Proof of Rubin’s theorem. Let \( {{(E^\alpha_n)}_{n\geq0}} \) and \( {{(E^\beta_n)}_{n\geq0}} \) be two independent sequences of independent random variables with, for any \( {n\geq0} \),
\[ \mathbb{E}(E^\alpha_n)=\frac{1}{S_\alpha(n)} \quad\text{and}\quad \mathbb{E}(E^\beta_n)=\frac{1}{S_\beta(n)} \]
Now let us define the random sets
\[ \mathcal{A}=\left\{\sum_{k=0}^n E^\alpha_k:n\geq0\right\} \quad\text{and}\quad \mathcal{B}=\left\{\sum_{k=0}^n E^\beta_k:n\geq0\right\} \quad\text{and}\quad \mathcal{G}=\mathcal{A}\cup\mathcal{B}. \]

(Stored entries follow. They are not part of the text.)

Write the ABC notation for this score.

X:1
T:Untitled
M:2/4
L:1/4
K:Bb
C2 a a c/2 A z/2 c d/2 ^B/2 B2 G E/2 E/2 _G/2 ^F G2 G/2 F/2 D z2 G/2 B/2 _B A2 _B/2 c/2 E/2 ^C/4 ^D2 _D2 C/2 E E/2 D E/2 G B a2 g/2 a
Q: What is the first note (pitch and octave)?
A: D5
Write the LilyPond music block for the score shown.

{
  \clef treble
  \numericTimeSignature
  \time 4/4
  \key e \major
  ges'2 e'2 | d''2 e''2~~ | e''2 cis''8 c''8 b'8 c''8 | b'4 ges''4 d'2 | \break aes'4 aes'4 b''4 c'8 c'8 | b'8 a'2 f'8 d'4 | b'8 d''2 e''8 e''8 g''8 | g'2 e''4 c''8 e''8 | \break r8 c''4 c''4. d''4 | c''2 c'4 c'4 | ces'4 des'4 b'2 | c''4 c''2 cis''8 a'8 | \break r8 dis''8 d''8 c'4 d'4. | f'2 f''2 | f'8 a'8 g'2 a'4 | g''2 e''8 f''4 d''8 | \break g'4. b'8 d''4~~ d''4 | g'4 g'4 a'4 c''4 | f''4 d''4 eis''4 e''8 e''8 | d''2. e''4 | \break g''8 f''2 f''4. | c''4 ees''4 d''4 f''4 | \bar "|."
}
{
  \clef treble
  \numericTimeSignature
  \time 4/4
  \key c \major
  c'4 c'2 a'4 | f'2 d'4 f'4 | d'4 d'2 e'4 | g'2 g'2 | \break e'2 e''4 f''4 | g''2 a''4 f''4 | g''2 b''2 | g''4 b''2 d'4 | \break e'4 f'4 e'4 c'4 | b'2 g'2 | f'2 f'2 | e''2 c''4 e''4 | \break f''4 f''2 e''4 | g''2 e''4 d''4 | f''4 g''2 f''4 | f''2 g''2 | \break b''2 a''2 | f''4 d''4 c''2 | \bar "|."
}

Let \( {\xi_0<\xi_1<\cdots} \) be the reordering of the elements of \( {\mathcal{G}} \). We consider the random sequence \( {{(X_n’)}_{n\geq1}} \) taking values in \( {\{\alpha,\beta\}} \) defined by \( {X_n’=\alpha} \) if \( {\xi_{n-1}\in\mathcal{A}} \) and \( {X_n’=\beta} \) if \( {\xi_{n-1}\in\mathcal{B}} \). The sequences \( {{(X_n’)}_{n\geq1}} \) and \( {{(X_n)}_{n\geq1}} \) have same distribution, and this follows from the properties of exponential distributions (including the lack of memory). Namely, let us examine the equality in distribution of \( {X_1} \) and \( {X’_1} \). If \( {U} \) and \( {V} \) are two independent exponential random variables with respective means \( {1/u} \) and \( {1/v} \) then \( {\mathbb{P}(U<V)=u/(u+v)} \) and \( {\mathbb{P}(V<U)=v/(u+v)} \), which gives
\[ \mathbb{P}(X_1’=\alpha) =\mathbb{P}(\xi_0\in\mathcal{A}) =\mathbb{P}(E^\alpha_0\leq E^\beta_0) =\frac{S_\alpha(0)}{S_\alpha(0)+S_\beta(0)} =\mathbb{P}(X_1=\alpha). \]
The same idea gives (tedious!) the equality in distribution of \( {{(X_n)}_{n\geq1}} \) and \( {{(X_n’)}_{n\geq1}} \). Next, by the zero-one law for the sum of independent exponential random variables,
\[ p:=\mathbb{P}\left(\sum_{n=0}^\infty E^\alpha_n<\infty\right)\in\{0,1\}, \]
with \( {p=1} \) if and only if \( {\varphi_\alpha<\infty} \). The same property holds for the sequence \( {{(E^\beta_n)}_{n\geq0}} \) with \( {\varphi_\beta} \). On the other hand we have the formulas
\[ p_\beta =\mathbb{P}\left(\sum_{n=0}^\infty E^\alpha_n<\sum_{n=0}^\infty E^\beta_n\right) \quad\text{and}\quad p_\alpha =\mathbb{P}\left(\sum_{n=0}^\infty E^\beta_n<\sum_{n=0}^\infty E^\alpha_n\right). \]
Notes and further reading. The content of this post is extracted and translated from a book written with Florent Malrieu in French. Pólya urns are named after the Hungarian mathematician George Pólya. We refer to the books by Hosam Mahmoud, by Norman Johnson and Samuel Kotz, and to the survey articles by Samuel Kotz and Narayanaswamy Balakrishnan, and by Robin Pemantle. Rubin’s theorem can be found in the appendix of a paper by Burgess Davis (suggested to us by Amine Asselah). Pólya urns are fundamental models of reinforcement. They play an important role in learning theory. They are also connected to a class of stochastic algorithms such as the stochastic approximation algorithm of Robbins-Monro, linked with the theory of dynamical systems and attractors. The concept of martingale is a central tool in the stochastic approach of game theory and strategies.